Short exercise:
Turn the rows below, from the line containing "Across the items listed as" through the last line, into a Markdown table with the columns Number and Text, giving each line its own number and skipping blank lines.

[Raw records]
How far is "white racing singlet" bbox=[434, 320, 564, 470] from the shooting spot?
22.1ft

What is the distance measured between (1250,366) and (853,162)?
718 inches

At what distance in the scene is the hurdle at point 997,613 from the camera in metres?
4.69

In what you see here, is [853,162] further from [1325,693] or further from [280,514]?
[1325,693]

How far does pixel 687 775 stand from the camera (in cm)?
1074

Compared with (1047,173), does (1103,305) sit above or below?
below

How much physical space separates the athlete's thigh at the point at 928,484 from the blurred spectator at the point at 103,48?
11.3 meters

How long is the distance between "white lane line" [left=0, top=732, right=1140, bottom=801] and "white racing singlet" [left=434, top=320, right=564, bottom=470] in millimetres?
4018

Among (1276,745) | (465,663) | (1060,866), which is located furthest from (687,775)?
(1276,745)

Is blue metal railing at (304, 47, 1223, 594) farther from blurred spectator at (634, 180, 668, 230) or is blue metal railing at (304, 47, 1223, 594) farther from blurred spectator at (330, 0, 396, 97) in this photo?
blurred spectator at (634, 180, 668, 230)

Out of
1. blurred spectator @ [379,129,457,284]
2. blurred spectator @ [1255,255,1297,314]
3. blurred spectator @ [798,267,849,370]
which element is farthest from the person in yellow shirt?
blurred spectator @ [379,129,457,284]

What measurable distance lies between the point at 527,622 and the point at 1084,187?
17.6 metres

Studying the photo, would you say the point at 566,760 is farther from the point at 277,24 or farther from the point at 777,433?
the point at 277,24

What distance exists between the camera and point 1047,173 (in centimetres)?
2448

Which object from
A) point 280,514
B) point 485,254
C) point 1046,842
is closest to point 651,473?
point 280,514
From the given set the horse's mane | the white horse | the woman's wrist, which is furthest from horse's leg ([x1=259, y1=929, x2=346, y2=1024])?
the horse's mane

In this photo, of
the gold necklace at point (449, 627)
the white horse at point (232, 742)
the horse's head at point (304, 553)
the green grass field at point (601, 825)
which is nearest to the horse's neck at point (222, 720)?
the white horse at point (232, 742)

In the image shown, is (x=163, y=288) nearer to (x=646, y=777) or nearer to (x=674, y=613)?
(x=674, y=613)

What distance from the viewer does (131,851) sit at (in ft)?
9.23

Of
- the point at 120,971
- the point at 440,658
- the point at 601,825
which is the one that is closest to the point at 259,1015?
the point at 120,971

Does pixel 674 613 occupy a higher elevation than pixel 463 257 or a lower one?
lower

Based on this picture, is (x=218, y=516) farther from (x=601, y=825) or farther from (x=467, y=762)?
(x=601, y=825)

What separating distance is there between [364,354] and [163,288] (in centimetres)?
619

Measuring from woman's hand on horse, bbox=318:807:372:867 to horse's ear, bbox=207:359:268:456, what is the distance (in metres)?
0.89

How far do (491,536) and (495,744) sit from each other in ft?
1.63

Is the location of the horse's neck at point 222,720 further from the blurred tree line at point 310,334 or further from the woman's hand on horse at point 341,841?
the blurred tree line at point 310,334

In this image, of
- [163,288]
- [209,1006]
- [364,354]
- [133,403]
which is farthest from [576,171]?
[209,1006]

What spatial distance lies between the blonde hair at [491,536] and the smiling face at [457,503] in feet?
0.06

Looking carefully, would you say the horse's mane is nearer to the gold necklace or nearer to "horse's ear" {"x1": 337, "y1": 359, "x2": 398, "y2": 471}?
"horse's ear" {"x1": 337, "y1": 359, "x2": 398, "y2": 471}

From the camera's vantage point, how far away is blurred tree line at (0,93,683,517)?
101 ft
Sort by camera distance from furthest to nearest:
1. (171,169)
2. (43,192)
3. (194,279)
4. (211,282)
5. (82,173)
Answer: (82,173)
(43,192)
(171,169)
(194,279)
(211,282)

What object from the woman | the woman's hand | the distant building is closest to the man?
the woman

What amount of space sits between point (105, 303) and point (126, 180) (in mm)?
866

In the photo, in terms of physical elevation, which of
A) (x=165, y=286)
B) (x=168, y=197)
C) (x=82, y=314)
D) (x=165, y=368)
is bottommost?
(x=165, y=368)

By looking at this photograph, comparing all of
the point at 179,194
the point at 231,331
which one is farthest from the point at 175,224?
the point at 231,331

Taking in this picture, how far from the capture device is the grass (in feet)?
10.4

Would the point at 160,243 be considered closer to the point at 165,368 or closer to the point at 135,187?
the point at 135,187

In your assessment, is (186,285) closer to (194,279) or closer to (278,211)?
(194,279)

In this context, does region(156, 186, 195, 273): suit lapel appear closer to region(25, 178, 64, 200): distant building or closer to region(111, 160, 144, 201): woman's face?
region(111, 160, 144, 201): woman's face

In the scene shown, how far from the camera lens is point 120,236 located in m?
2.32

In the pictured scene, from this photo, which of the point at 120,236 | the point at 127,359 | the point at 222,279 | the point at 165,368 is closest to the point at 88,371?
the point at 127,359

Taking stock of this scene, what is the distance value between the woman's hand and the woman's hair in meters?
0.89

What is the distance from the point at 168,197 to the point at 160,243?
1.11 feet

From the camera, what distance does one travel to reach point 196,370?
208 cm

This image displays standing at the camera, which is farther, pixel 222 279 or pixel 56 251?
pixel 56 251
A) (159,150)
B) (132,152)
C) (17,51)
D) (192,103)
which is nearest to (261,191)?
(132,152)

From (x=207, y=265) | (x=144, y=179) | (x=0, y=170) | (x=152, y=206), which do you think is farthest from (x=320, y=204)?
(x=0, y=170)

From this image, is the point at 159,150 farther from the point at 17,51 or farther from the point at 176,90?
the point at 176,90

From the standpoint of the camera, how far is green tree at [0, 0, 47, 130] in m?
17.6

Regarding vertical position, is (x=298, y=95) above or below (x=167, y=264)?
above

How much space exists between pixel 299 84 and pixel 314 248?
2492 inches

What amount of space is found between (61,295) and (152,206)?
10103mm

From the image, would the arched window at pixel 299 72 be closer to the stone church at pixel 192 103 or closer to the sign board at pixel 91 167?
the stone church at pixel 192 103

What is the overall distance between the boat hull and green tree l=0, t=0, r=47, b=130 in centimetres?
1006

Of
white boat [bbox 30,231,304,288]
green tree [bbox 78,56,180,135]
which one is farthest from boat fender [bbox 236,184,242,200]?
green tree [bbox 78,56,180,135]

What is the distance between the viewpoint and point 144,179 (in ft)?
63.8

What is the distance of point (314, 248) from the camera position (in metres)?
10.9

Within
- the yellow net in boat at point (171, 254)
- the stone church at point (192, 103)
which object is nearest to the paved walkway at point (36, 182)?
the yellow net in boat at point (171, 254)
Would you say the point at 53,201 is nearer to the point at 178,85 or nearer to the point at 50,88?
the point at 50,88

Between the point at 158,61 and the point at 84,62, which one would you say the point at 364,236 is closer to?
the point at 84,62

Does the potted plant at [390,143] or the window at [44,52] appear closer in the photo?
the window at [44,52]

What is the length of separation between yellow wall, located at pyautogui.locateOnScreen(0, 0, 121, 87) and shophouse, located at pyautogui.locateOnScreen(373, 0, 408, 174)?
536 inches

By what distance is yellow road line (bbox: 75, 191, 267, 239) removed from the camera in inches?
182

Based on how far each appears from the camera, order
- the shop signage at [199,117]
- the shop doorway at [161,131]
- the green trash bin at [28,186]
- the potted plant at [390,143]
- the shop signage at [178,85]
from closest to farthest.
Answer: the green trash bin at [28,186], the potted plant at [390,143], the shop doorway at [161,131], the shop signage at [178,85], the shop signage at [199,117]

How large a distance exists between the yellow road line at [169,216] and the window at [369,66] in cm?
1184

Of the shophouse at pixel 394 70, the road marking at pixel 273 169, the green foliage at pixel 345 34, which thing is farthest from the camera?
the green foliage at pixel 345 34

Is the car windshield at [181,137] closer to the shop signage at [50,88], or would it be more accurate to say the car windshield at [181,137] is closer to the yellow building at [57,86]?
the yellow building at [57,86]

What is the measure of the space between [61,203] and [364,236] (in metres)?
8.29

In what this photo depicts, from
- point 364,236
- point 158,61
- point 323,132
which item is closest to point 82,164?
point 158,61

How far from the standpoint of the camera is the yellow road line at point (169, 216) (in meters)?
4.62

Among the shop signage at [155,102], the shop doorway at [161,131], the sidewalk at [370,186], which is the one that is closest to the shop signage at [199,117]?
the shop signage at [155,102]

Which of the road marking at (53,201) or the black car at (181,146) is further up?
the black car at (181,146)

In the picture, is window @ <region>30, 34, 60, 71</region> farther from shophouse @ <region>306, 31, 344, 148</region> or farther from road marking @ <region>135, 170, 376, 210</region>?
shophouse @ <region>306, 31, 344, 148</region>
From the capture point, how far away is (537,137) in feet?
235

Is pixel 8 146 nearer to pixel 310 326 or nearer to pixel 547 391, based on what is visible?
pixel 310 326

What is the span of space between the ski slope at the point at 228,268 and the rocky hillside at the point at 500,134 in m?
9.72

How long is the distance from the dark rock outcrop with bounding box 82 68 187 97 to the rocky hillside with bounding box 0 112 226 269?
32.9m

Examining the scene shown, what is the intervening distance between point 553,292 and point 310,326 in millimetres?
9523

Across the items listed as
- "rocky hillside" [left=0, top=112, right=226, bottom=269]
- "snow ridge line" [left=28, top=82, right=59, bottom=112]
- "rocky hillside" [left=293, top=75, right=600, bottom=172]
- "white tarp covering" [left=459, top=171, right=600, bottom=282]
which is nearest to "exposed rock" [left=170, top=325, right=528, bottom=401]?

Response to the task:
| Number | Text |
|---|---|
| 1 | Across the items listed as |
| 2 | - "rocky hillside" [left=0, top=112, right=226, bottom=269] |
| 3 | - "snow ridge line" [left=28, top=82, right=59, bottom=112] |
| 4 | - "rocky hillside" [left=293, top=75, right=600, bottom=172] |
| 5 | - "white tarp covering" [left=459, top=171, right=600, bottom=282] |
| 6 | which is nearest to "exposed rock" [left=170, top=325, right=528, bottom=401]? |